Сократу было дано восстановить утраченную точку стабильности в мире морали и с помощью системы атаки, изобретенной им самим, обойтись с анархистами вокруг него таким образом, чтобы подготовить путь для своих преемников, когда придет время для более широкого изложения новой точки зрения. Те, кто вслед за ним разработали более ограниченную теорию закона, главным образом или исключительно в мире морали, назывались Неполными сократиками. Те, кто взялся разработать ее через всю область познаваемого, Полные сократики, были двумя гигантами философии, Платоном и Аристотелем.

Греческая философия, таким образом, отмечает жизнью Сократа распутье в двух смыслах: во-первых, поскольку с ним пришла реакция на физическую или теоретическую философию, имевшую своим исходом моральный хаос; и во-вторых, поскольку от него произошли два великих потока позднейшей философии — один — философия закона или универсалий в действии, другой — философия закона или универсалий в мысли и природе также.

Сократ, сын Софрониска, скульптора, и Фенареты, повитухи, родился в Афинах примерно в 469 году до н. э. Его родители, вероятно, были бедны, ибо Сократ представлен как человек, который был слишком беден, чтобы платить гонорары, требуемые за обучение софистами его времени. Но каким бы образом ни было приобретено или усвоено, несомненно, что в культурных Афинах было мало преобладающей культуры, с которой Сократ в конечном итоге не был бы знаком на практике.

Среди народа, отличавшегося в целом красивыми чертами лица и благородными пропорциями, Сократ был заметным исключением. Его лицо было приплюснутым и круглым, глаза навыкате, губы толстыми; он был неуклюжим и неотесанным на вид, небрежным в одежде, законченным «богемцем», как мы бы его назвали. Он был, однако, одарен необычайной телесной бодростью, был равнодушен к жаре и холоду, по темпераменту умерен в еде и питье, но способен при случае перепить большинство людей. Он обладал невозмутимым юмором, его нельзя было взволновать ни опасностью, ни насмешкой. Его сарказм был острым и резким, его природная проницательность — поразительной, тем более поразительной, что она пересекалась со странной жилкой мистицизма и любопытной забывчивостью о самом себе. По мере взросления он чувствовал посещение таинственного внутреннего голоса, к которому или к своим собственным внутренним размышлениям его иногда можно было наблюдать прислушивающимся в отвлеченной тишине часами. Голос внутри него ощущался как сдерживающая сила, ограничивающая его действия различными способами, но оставляющая его свободным бродить среди своих ближних, наблюдать за их делами и интерпретировать их мысли, неустанно расспрашивать своих ближних всех классов, высоких и низких, богатых и бедных, относительно праведности, справедливости, доброты, чистоты и истины. Он не приступал к своей философской работе с каким-то готовым великим общим принципом, к которому он был готов подогнать факты любыми способами. Скорее он сравнивал себя со своей матерью, повитухой; он стремился помочь другим выразить себя; ему нечего было им сказать, он хотел, чтобы они сказали ему. Это была ирония Сократа, вечное вопрошание, которое со временем стало означать в умах людей то, что это слово означает сейчас. Ибо было трудно, и с каждым годом становилось все труднее, убедить людей в том, что такой тонкий вопрошатель был так же невежествен, как он заявлял; или что человек, который мог так остро коснуться слабого места ответов всех других людей, сам не имел ответа на проблемы жизни.

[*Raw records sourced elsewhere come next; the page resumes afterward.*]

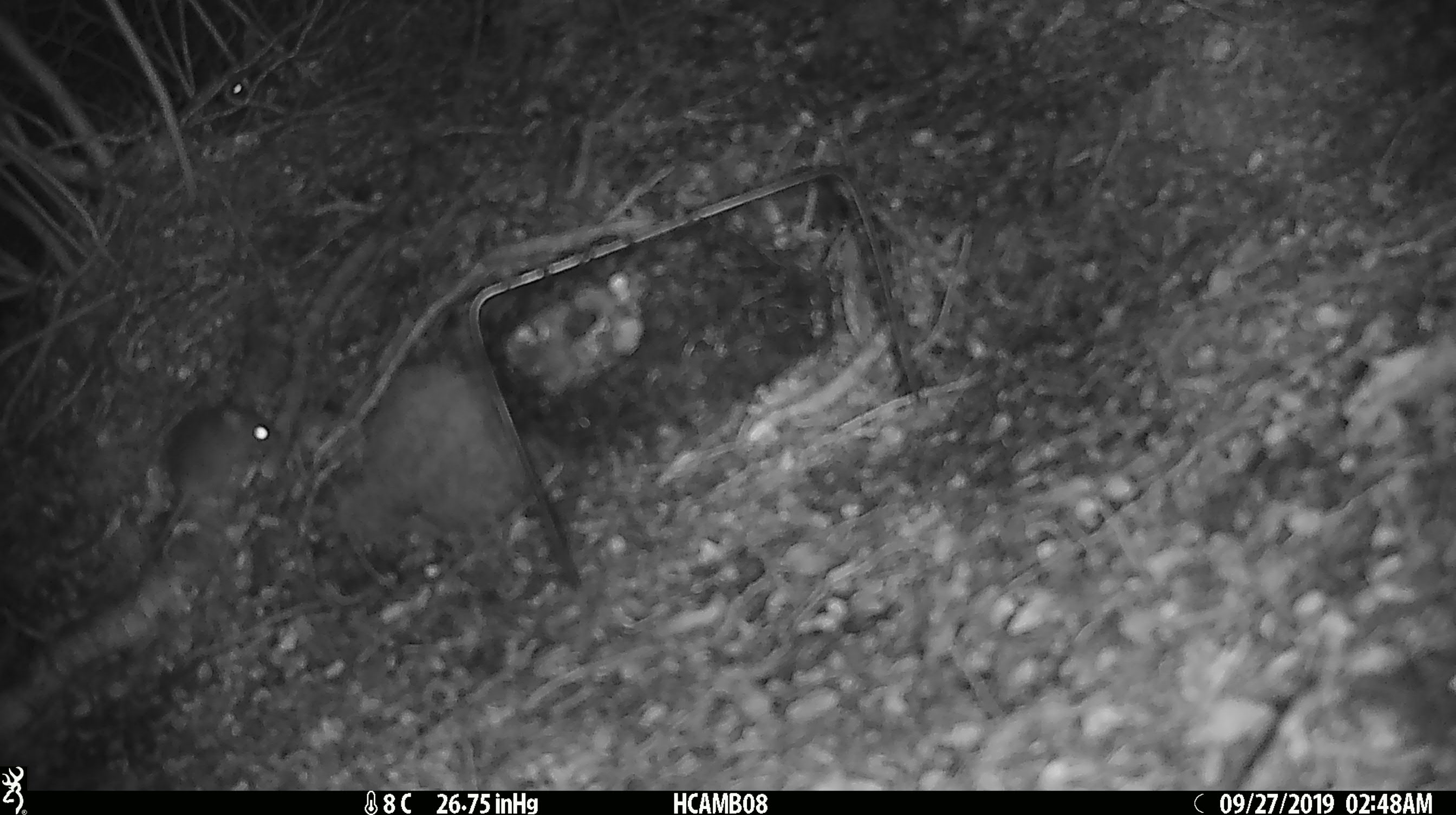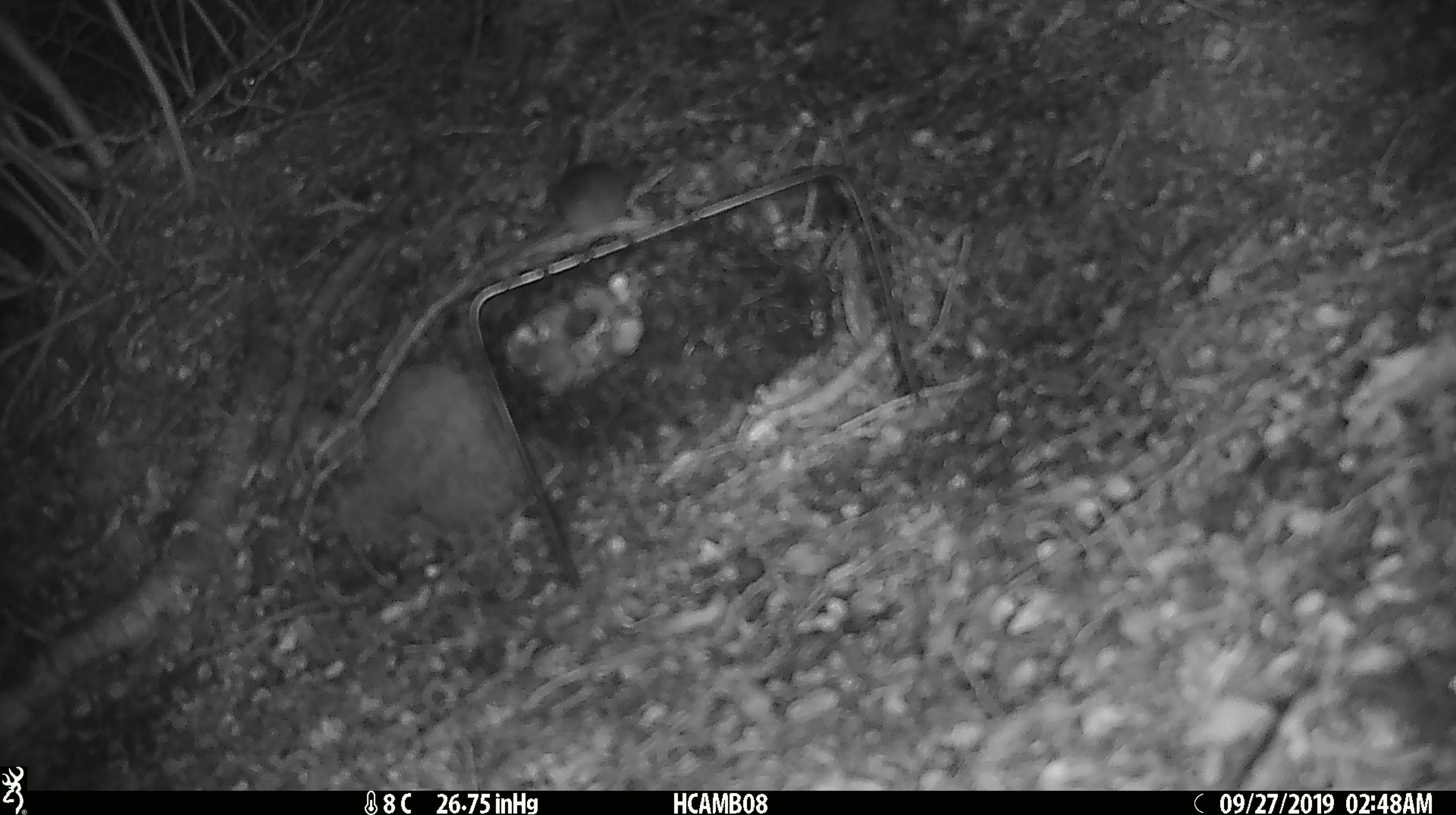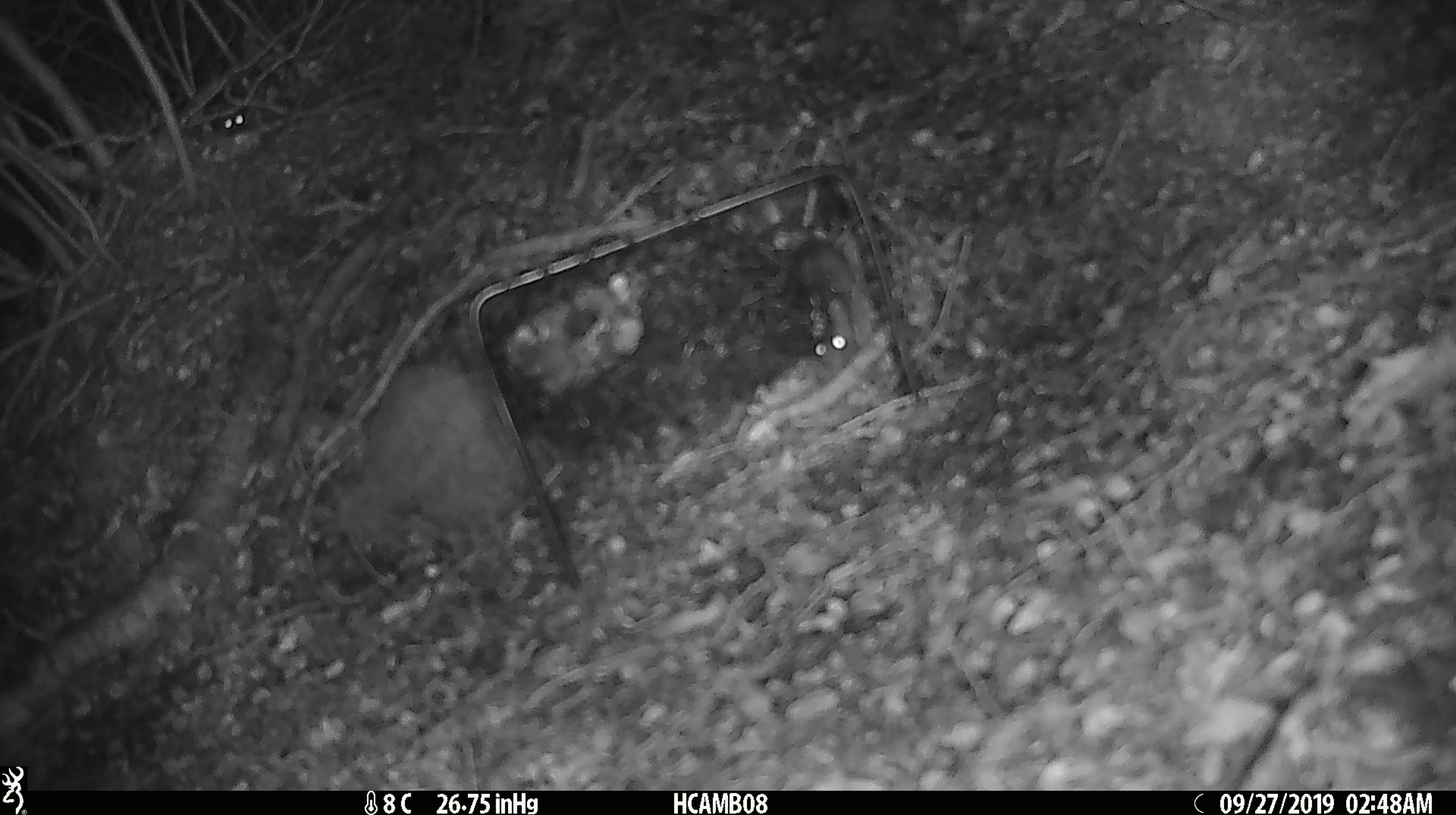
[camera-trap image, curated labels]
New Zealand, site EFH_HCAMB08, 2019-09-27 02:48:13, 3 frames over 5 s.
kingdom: Animalia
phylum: Chordata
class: Mammalia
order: Rodentia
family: Muridae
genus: Mus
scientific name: Mus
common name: mouse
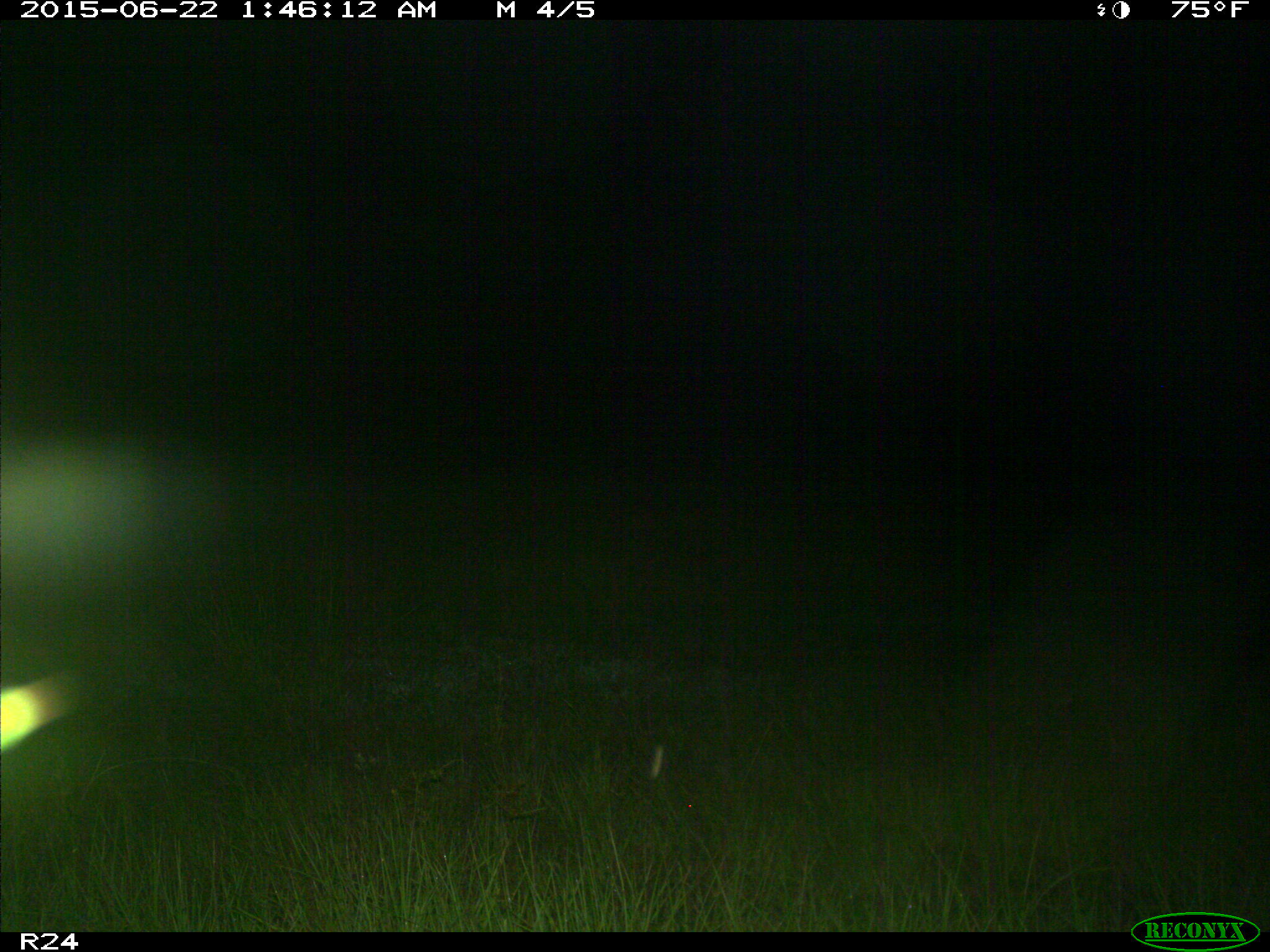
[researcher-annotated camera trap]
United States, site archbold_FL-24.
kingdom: Animalia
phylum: Chordata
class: Mammalia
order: Artiodactyla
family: Bovidae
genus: Bos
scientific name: Bos taurus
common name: domestic cow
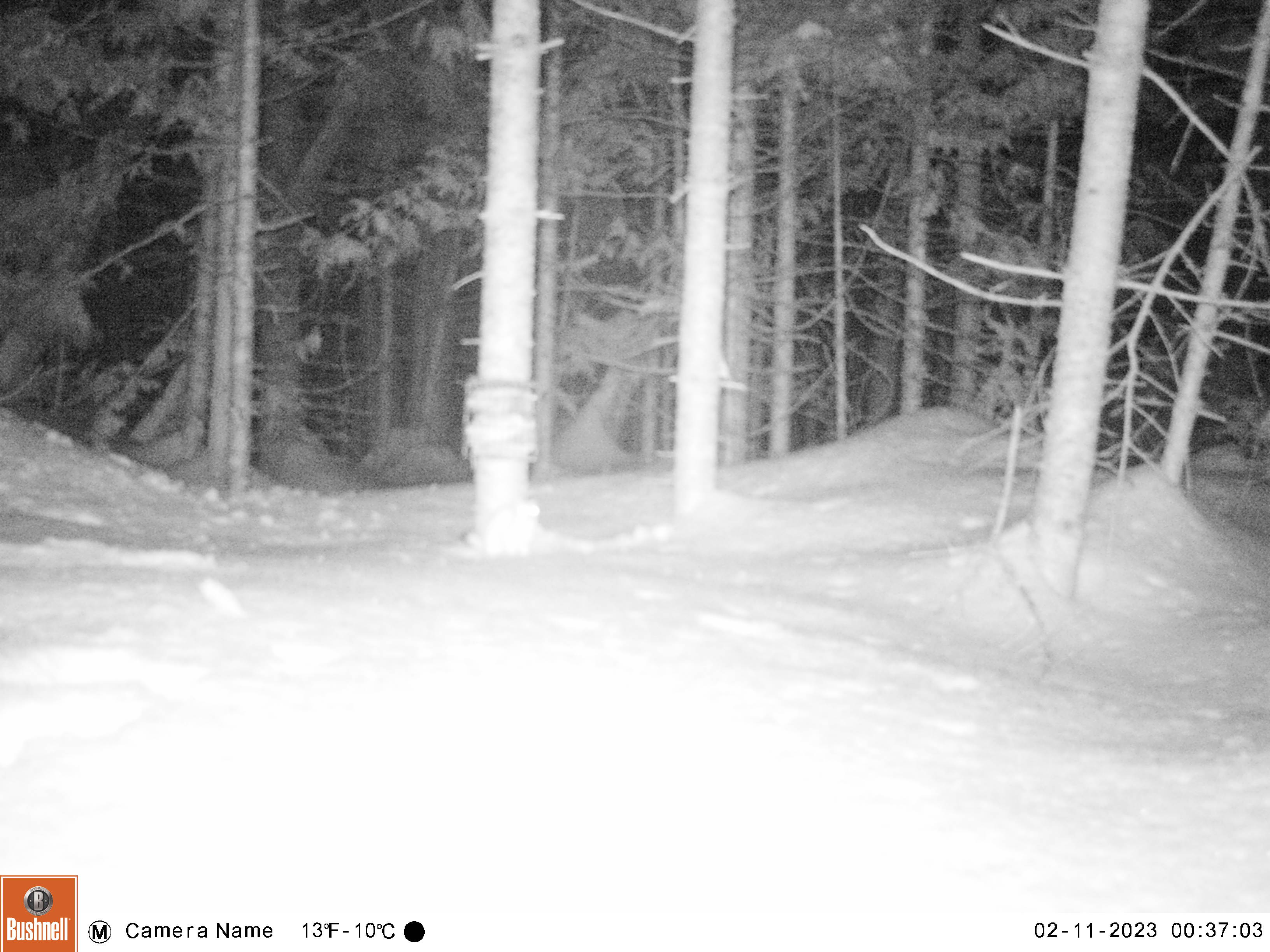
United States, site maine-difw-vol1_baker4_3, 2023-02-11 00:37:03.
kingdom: Animalia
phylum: Chordata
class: Mammalia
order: Carnivora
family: Mustelidae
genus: Mustela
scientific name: Mustela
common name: weasel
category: weasel sp.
Weasel sp. (weasel) (Mustela).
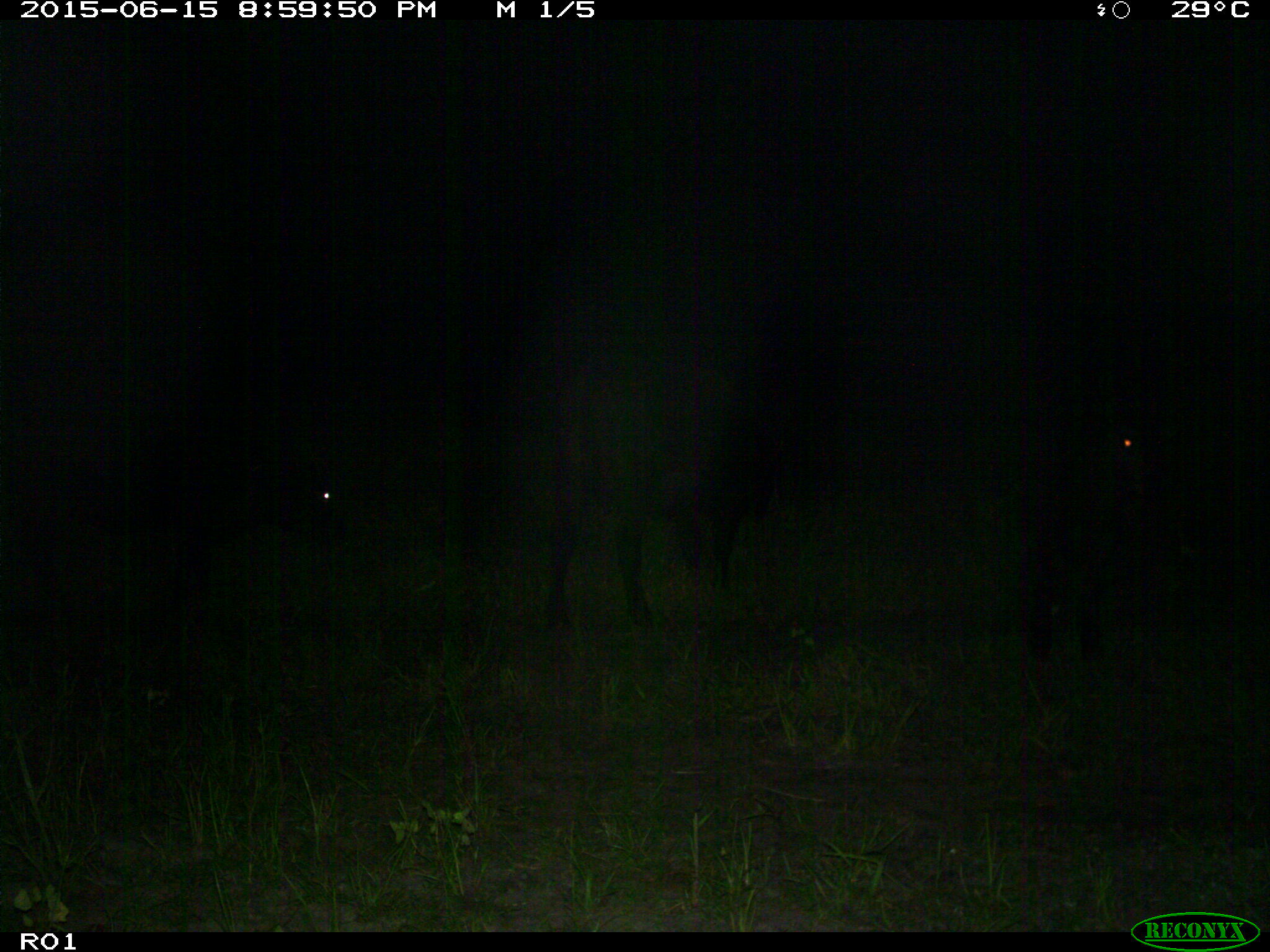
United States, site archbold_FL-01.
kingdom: Animalia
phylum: Chordata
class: Mammalia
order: Artiodactyla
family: Bovidae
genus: Bos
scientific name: Bos taurus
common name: domestic cow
Bos taurus (domestic cow).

В разительном контрасте, таким образом, с методом всех предыдущих философий, Сократ занялся для начала не каким-то общим интеллектуальным принципом, а множеством разных людей, с их представлениями, особенно о моральных идеях, со значением или отсутствием значения, которое они придавали конкретным словам, — короче говоря, с индивидуальным, частным, конкретным, повседневным. Он вовсе не отрицал, что у него была цель во всем этом. Напротив, он открыто заявлял, что находится в поиске утраченного универсального, утраченного закона мыслей и действий людей. Он был убежден, что жизнь — это не тот хаос, который из нее делали софисты; что никто на самом деле не верит, что это хаос; что, напротив, у каждого есть значение и смысл в каждом его слове и действии, которые могут быть сделаны понятными для него самого и других, если только заставить людей ясно продумать, что они на самом деле имеют в виду. Философия встретила свою гибель в оживленных местах скопления людей; там, где была отрава, твердая вера Сократа искала всегда и везде противоядие.

Эта достаточно простая, но глубокая и далеко идущая практика Сократа была теоретизирована в более поздние времена как логический метод, известный нам как Индукция, или открытие универсальных законов или принципов из накопления частных фактов. И таким образом Аристотель, с его техническим и систематизирующим интеллектом, приписывает Сократу два главных нововведения в философии: Индуктивный процесс рассуждения и установление Общих идей или Определений на основе или через этот процесс. Это, будучи достаточно верным как указание на то, что было скрыто в сократическом методе и что впоследствии было фактически развито из него самим Аристотелем, тем не менее, вероятно, является анахронизмом, если пытаться представить это как сознательно присутствующее в уме Сократа. Сократ принял этот метод бессознательно, просто потому, что хотел добраться до людей вокруг него и через них до того, что они думали. Он был пионером индукции, а не ее изобретателем; он создал, так сказать, сырой материал для теории индукции и определения; он сам ничего не знал и не заботился о таких теориях.

История, которая может быть, а может и не быть правдой по факту, вложена Платоном в уста Сократа относительно причины, которая впервые побудила его к «поиску определений». Один из его друзей, рассказывает он нам, по имени Херефонт, отправился к оракулу Аполлона в Дельфы и спросил, есть ли кто-нибудь мудрее Сократа. Был дан ответ, что мудрее никого нет. Этот ответ был передан Сократу, который был очень удивлен, так как его собственное впечатление состояло в том, что он не обладает никакой мудростью или знанием вообще. Поэтому, с целью доказать неправоту оракула, он последовательно обращался к различным людям, выдающимся и пользующимся репутацией в различных сферах жизни — государственным деятелям, поэтам, ремесленникам и другим — в ожидании, что они покажут при опросе такое знание принципов, на которых основана их работа, которое докажет их превосходящую мудрость. Но к своему удивлению он обнаружил, что один за другим эти люди лишены какого-либо постижения принципов вообще. Они, казалось, работали своего рода случайным образом или «на глаз», и, более того, чувствовали раздражение, что от них ожидают чего-то большего. Из чего в конце концов Сократ пришел к выводу, что, возможно, оракул был прав, по крайней мере в том смысле, что если он сам не знал ничего большего, чем его ближние, то он, по крайней мере, осознавал свое собственное невежество, тогда как они — нет.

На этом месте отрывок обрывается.